Linear Regression

The fundamental Machine Learning Algorithm.

Exploring Linear Regression

Linear Regression is the simplest Machine Learning Algorithm and is fundamental to other algorithms such as Polynomial Regression, Logistic Regression and Neural Networks.

Python (Jupyter) Notebook of Linear Regression is on this Github Repository. You can also run the Notebook on Google Collab

What does Linear Regression do?

Let’s consider 2D data on xy plane (x-axis and y-axis). Linear Regression finds the line that best fits the data. The line is in the form of function \(y=f(x)=mx+c\). Linear Regression is similar for nD (n-Dimensional) data as well, but we will focus on 2D data for now.

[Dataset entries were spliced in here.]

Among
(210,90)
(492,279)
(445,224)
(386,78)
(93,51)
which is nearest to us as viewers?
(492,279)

How to do Linear Regression?

Let’s get with the simplest case of a 2D dataset. I have generated a highly linear dataset (n=200) to work with.

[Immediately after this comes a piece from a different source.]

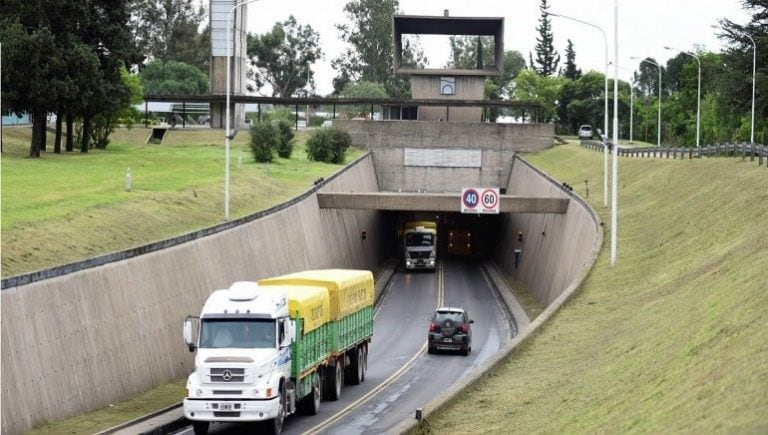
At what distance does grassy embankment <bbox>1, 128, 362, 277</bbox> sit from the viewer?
44688 millimetres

Fig: x vs y plot of dataset
Fig: x vs y plot of dataset

We want a line to best fit the data. How do we define that mathematically?

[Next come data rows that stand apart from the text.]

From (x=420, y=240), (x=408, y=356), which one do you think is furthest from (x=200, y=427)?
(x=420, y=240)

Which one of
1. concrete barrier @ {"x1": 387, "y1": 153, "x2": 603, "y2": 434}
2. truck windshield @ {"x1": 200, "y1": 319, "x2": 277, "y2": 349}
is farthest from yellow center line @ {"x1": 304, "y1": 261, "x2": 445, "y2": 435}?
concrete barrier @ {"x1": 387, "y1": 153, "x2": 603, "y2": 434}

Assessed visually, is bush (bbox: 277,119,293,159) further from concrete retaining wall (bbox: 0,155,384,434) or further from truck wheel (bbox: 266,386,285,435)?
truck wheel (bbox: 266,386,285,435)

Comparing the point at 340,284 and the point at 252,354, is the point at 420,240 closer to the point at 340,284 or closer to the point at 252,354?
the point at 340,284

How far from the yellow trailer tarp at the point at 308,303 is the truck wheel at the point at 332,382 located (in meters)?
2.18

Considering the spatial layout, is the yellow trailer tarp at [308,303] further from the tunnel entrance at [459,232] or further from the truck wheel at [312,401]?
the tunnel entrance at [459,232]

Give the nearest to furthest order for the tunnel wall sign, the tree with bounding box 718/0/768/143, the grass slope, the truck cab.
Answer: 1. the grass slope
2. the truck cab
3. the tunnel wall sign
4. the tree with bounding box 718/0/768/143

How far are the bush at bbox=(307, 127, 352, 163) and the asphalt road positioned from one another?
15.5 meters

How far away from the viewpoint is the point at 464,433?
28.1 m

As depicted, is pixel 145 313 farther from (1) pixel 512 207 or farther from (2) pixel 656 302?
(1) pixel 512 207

We would like the difference between the predicted y, (ŷ), and the true value y, given some x, to be as minimum as possible. To summarize, We would like the error of the prediction to be minimum.

[Generally, we minimize the square of the error. This is why linear regression is also called least squares approximation. Also, minimizing squared error and minimizing mean squared error have the same objective.]

The Mean Squared Error of the prediction is given as,

\[E=\frac{1}{n}\sum_{i=0}^{n-1} (\hat{y}_{i} - y_{i})^2\] \[E(m,c)=\frac{1}{n}\sum_{i=0}^{n-1} (mx_{i} + c - y_{i})^2\]

Here, \(E(m,c)\) is an error function with input \(m\) and \(c\). We would like to find the value of \(m\) and \(c\), that minimizers the error value E. We can do this using little calculus and algebra.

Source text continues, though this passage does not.